Internal parts of electrical equipment, including busbars, wiring terminals, insulators, and other surfaces, shall not be damaged or contaminated by foreign materials such as paint, plaster, cleaners, abrasives, or corrosive residues. There shall be no damaged parts that may adversely affect safe operation or mechanical strength of the equipment such as parts that are broken; bent; cut; or deteriorated by corrosion, chemical action, or overheating.
If you are going by the letter of the law, then you've already committed yourself to replacing the panels according to the part highlighted in red.
BTW, green Scotch Brite is no more abrasive than fine steel wool. If you think the Scotch Brite is excluded, then you must exclude all steel wool as well. And all metal polishing agents like Brasso or even red rouge (as a polish is nothing more than a very very fine abrasive). In fact, the blue Scotch Brite, while not containing any embedded abrasive grit, does have a scrubbing action by virtue of its polymer fibers. How shall we define abrasive?
I think the key to section 110.12(B) is the part I highlighted in blue. Now we have to decide and define what is considered "damaged".
The issue with sewer gas is the sulphur, which can cause whiskers to develop.
Expansive growth of silver whiskers has been found on primary current conductors of circuit breakers in switchgear at pulp recycling mill. The major environmental factor to initiate the growth is relatively low concentration of Hydrogen Sulfide (H2S). As soon as a thick enough layer of silver sulfide has been formed, metal filaments start to grow virtually everywhere but most intensely in locations usually having elevated temperature while electrical units are energized. Just in two months after previous cleaning, the whisker grows up to several inches (6-8 cm) long and up to 0.04 in (1 mm) thick. Most of the whiskers are made of silver with 1-3 % of copper. The surface of the whiskers long exposed to atmosphere is contaminated with silver sulfide. The growth eventually leads to catastrophic thermal failure.

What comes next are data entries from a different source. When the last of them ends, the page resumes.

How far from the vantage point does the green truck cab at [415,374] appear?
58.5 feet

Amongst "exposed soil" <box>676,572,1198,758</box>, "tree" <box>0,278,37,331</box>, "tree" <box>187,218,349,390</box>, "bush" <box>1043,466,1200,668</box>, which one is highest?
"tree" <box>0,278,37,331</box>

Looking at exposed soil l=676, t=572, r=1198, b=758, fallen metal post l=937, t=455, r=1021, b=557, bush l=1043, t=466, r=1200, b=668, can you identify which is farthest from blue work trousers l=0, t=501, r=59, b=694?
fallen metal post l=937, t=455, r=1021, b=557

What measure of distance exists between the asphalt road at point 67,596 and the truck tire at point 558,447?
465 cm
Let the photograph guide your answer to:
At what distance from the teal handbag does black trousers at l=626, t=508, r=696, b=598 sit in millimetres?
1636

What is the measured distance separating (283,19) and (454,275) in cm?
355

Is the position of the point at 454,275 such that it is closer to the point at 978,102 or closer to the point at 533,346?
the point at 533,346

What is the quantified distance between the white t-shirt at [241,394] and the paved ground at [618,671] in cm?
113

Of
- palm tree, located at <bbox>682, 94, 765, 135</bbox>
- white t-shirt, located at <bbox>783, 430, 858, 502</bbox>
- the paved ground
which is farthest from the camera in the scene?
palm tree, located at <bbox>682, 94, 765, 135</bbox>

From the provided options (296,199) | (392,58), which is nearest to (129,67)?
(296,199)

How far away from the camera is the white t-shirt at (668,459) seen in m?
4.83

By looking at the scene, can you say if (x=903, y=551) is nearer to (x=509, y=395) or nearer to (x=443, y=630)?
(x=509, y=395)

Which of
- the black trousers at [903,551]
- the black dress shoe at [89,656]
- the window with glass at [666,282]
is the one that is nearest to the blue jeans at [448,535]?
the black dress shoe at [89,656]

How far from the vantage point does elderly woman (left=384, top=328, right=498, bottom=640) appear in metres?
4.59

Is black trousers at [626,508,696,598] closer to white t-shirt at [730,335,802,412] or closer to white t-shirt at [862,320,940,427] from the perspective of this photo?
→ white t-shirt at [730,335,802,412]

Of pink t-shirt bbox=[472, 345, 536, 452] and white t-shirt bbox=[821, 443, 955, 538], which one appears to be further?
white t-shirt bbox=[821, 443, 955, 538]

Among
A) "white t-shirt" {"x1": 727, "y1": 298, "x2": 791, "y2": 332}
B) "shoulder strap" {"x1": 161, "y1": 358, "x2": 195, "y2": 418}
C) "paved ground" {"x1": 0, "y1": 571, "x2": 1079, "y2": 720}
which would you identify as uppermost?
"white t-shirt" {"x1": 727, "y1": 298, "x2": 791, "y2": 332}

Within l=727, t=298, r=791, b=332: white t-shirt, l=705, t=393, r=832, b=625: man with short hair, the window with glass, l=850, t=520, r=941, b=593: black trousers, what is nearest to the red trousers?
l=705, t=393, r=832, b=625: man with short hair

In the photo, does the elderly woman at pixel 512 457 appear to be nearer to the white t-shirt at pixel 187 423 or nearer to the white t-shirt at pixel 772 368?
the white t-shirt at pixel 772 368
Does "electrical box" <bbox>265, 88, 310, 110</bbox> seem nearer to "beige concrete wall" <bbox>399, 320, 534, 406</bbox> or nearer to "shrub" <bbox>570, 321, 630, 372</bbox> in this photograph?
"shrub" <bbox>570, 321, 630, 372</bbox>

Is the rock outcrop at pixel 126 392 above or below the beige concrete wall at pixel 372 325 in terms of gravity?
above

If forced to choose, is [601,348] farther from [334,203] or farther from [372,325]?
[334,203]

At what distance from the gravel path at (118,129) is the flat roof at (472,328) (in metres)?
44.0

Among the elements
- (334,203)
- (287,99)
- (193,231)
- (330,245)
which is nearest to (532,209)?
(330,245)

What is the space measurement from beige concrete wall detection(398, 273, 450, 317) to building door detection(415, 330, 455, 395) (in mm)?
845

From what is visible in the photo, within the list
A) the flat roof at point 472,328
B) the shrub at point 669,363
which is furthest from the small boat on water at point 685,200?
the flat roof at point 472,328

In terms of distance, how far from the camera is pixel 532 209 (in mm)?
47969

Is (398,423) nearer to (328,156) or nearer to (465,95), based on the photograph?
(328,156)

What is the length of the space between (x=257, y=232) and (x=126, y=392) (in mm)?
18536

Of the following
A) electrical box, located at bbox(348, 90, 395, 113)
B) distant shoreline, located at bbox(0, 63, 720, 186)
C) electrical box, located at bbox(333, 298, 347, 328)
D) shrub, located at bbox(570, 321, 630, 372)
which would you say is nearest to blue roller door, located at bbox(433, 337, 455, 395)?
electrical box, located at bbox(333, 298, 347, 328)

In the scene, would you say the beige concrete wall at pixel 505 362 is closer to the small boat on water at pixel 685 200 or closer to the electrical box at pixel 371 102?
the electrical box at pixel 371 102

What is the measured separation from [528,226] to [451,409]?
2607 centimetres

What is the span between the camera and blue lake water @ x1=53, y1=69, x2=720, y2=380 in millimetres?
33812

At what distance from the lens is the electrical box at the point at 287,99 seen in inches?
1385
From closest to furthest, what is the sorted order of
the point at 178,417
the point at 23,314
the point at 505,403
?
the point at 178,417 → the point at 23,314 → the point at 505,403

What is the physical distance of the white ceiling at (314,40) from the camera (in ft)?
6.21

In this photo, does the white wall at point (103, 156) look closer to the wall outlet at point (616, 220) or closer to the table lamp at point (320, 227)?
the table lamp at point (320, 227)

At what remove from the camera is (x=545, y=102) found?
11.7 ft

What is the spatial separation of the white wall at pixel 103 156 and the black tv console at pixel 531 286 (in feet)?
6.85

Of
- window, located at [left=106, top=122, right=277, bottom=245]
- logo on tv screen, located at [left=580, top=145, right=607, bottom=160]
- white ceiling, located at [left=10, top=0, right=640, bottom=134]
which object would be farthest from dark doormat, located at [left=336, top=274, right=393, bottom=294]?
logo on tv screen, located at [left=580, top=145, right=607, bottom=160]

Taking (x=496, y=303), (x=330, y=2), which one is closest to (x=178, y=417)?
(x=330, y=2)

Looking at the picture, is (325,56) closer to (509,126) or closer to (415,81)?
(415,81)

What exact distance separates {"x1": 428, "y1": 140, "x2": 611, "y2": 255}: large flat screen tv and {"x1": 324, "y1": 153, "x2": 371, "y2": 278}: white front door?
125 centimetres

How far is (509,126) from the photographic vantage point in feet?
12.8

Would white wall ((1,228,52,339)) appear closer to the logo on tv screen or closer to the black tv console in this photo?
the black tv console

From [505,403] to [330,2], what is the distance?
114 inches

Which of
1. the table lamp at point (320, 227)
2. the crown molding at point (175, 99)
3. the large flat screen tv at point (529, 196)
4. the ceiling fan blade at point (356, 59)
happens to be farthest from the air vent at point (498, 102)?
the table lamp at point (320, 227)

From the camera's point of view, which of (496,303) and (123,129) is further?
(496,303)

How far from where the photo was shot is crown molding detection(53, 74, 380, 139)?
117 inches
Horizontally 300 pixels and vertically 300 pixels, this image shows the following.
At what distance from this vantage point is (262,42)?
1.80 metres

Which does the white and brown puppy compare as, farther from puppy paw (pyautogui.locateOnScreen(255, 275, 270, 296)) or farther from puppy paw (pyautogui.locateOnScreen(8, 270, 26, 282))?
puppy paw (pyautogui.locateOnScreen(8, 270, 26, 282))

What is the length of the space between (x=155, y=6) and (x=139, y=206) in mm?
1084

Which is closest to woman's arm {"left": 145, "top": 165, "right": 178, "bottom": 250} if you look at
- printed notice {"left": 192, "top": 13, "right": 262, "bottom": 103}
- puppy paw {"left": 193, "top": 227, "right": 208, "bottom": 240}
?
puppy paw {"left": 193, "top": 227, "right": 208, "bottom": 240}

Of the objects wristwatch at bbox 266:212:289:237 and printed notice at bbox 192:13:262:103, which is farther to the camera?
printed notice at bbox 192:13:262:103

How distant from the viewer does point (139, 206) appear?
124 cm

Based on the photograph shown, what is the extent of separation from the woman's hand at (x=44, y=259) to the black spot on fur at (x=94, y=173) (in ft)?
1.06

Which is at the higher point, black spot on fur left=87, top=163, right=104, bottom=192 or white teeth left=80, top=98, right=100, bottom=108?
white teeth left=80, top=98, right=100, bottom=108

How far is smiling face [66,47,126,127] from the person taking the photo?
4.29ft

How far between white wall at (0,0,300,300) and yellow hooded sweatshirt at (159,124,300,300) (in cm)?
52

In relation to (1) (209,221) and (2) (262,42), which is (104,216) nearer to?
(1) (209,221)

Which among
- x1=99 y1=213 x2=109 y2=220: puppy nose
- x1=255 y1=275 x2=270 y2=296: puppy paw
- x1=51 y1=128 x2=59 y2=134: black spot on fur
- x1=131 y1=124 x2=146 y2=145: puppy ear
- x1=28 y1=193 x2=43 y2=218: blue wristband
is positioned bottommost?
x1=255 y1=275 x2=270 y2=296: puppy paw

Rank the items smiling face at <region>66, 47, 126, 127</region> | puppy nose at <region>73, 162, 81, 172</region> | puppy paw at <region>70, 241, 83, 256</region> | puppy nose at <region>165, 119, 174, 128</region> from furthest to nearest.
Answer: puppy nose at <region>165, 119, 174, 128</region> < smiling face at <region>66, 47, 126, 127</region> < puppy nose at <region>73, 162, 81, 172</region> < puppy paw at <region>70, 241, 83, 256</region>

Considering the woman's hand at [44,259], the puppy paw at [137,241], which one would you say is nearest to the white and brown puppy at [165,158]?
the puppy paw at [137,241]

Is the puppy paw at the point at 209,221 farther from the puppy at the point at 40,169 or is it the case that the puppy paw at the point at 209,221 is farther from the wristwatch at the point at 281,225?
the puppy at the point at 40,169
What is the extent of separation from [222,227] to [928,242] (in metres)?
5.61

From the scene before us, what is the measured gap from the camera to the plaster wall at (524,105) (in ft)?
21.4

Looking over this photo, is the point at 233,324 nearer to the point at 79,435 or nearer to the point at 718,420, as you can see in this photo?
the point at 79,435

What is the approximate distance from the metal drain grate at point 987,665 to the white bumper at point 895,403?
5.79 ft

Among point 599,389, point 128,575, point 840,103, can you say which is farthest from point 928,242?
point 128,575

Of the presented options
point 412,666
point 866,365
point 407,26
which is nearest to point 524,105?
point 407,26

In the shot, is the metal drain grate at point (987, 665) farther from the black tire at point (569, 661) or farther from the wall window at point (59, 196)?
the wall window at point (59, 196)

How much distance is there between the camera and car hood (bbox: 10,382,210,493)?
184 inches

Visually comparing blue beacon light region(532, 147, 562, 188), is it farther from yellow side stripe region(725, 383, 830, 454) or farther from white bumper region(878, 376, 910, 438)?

Would Aluminum Buss be resistant to the H2S/Wiskers? I noticed in the pictures that the neutral bar looks pretty good.
It is even a real problem? The black color may not be an issue, it may have about the same conductivity as the original copper.
I'm still trying to figure out how your two panels got exposed to such a high-concentration of sewer gases. Did decide to turn a porta-potty into a storage locker?